FDA hits Cellectis’ off-the-shelf CAR-T program with clinical hold after first patient treated in phase 1 trial dies

The FDA has placed a clinical hold on two phase 1 trials of Cellectis’ UCART123 after learning of the death of one patient. Development of the off-the-shelf CAR-T therapy is now in limbo while Cellectis works with the FDA to redesign the protocol to mitigate the risks identified in the first weeks of the trials.

Doctors at the MD Anderson Cancer Center dosed the first blastic plasmacytoid dendritic cell neoplasm (BPDCN) patient with CD123-targeting CAR-T UCART123 on August 16. The patient died nine days later. 

Initially, the 78-year-old man responded to the lowest dose of UCART123 without complication. On day five the patient suffered a grade 2 cytokine release syndrome (CRS) and grade 3 lung infection. On day eight he experienced a grade 4 capillary leak syndrome (CLS) and a CRS that, despite treatment with corticosteroids and tociluzumab, played a central role in his death the next day.

The only patient treated with UCART123 in the other phase 1 trial experienced similar, albeit less severe, reactions. That patient, a 58-year-old woman with acute myeloid leukemia (AML), suffered a grade 3 CRS and grade 4 CLS nine days after treatment with UCART123. The adverse events put the patient in intensive care but had cleared up by day 12.

The list of adverse events suffered by the patients suggests UCART123 may be affected by safety issues both general to CAR-Ts and specific to its targeting of CD123. CRS is a known and, in the case of autologous products, generally manageable side effect of CAR-Ts. The process for managing the events is well established enough for Roche to have won approval for tocilizumab—also known as Actemra—as a treatment for CAR-T-induced CRS.  

It is conceivable Cellectis can prevent further patient deaths by lowering the dose of UCART123 and follow the example set by other CAR-T trials by intervening earlier and more aggressively to treat CRS.

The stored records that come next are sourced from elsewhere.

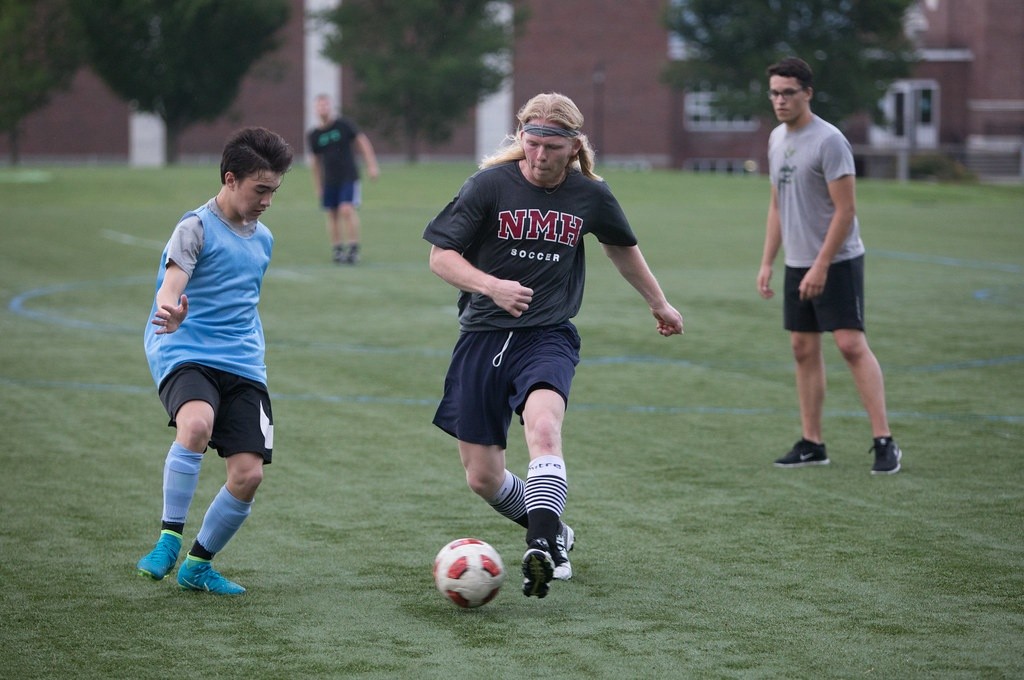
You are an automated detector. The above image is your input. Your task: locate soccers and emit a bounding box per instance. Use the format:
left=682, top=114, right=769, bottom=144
left=433, top=538, right=505, bottom=609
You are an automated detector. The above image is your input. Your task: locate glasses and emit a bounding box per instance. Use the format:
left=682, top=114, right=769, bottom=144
left=768, top=87, right=802, bottom=102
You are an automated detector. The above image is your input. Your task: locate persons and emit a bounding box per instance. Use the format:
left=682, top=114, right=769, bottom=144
left=305, top=91, right=381, bottom=266
left=422, top=93, right=685, bottom=600
left=755, top=56, right=903, bottom=476
left=137, top=129, right=295, bottom=595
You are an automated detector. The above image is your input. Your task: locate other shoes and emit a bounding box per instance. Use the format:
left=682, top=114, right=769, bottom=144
left=334, top=248, right=343, bottom=261
left=347, top=249, right=358, bottom=263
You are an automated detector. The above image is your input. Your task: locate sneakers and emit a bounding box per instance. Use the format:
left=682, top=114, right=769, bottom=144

“We think one of the key learnings from the CD19 CAR-T trials is the early administration of steroids; however, we think early administration of steroids was withheld due to potential negative impact on cell persistence. In our view, [Cellectis] may need to re-evaluate the timing of steroid administration and be more aggressive in treating CRS,” analysts at Jefferies wrote.

The way to manage the adverse events that may be tied the candidate’s targeting of CD123 is less clear. 

Stemline Therapeutics’ SL-401 is the precedent in this case. Three patients in clinical trials of CD123-directed therapy SL-401 have died after experiencing severe cases of CLS, a syndrome characterized by the leaking of blood plasma through capillary walls and into the surrounding tissue. Stemline added dosing and safety parameters to the lead-in stage of the study following the first two grade 5 cases of CSL. But those precautions failed to prevent the third death.

Cellectis now needs to figure out its own precautions before it can resume enrolling the 71 BPDCN patients and 155 AML patients it plans to treat across the two phase 1 trials. The data safety monitoring board has already proposed lowering the dose of UCART123 and capping the amount of the chemotherapy cyclophosphamide patients receive during the preconditioning stage. The two patients treated to date received cyclophosphamide alongside fludarabine.

The one bright spot for Cellectis in the otherwise grim safety data is the lack of reports of graft-versus-host disease (GvHD), a complication that arises when the immune system rejects an allogeneic transplant. Cellectis’ use of T cells from donors, rather than patients themselves, means GvHD is a potential concern. Cases of the condition would scuttle Cellectis’ ambition to capture the CAR-T market from Novartis and soon-to-be Gilead unit Kite Pharma by industrializing the CAR-T production process. 

Shares in Cellectis opened down about 30% in Paris.